* _ASSIGNMENT_
Count the lines among the items below that contain the string "segment", and give only that number.

* _LISTED RECORDS_
────────
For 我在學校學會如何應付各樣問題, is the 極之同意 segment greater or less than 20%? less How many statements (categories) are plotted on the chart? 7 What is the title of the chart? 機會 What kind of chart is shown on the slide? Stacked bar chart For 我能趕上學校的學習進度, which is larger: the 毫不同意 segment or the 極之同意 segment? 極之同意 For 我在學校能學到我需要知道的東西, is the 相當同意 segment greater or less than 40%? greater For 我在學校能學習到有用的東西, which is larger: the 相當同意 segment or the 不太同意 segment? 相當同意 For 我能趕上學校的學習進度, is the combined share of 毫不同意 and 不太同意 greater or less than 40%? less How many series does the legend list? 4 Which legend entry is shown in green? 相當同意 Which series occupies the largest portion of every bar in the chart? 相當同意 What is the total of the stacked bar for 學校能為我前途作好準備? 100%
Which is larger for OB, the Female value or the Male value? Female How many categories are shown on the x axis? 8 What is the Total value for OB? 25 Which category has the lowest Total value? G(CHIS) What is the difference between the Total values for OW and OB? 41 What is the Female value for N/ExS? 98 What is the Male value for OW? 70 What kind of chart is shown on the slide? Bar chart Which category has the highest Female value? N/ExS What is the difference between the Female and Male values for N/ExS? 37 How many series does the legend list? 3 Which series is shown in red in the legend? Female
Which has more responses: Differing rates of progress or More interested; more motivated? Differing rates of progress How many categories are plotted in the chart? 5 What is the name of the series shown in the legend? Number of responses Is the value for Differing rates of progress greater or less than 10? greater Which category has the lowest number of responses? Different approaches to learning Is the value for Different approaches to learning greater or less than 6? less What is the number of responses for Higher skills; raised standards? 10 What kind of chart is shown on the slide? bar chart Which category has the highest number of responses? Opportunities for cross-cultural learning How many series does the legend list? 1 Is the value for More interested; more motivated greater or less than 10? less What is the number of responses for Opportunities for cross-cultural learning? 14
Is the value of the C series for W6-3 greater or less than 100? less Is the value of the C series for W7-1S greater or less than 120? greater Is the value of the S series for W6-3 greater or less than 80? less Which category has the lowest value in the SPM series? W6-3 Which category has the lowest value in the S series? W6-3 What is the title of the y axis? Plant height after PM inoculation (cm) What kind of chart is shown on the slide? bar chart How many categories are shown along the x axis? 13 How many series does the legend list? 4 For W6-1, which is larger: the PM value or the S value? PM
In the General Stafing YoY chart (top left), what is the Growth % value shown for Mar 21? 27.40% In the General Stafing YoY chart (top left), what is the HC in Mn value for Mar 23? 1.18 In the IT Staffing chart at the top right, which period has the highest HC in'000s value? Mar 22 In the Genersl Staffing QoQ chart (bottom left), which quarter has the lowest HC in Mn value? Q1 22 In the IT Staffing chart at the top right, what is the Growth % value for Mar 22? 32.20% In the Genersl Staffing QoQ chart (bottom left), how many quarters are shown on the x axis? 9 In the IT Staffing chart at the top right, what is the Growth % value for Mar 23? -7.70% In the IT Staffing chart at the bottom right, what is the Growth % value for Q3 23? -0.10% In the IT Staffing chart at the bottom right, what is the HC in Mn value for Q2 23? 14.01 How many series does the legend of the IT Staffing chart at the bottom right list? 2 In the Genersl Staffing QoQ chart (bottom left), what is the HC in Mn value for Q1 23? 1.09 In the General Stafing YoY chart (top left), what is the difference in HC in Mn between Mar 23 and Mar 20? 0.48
────────
* _EXERCISE ANSWER_
1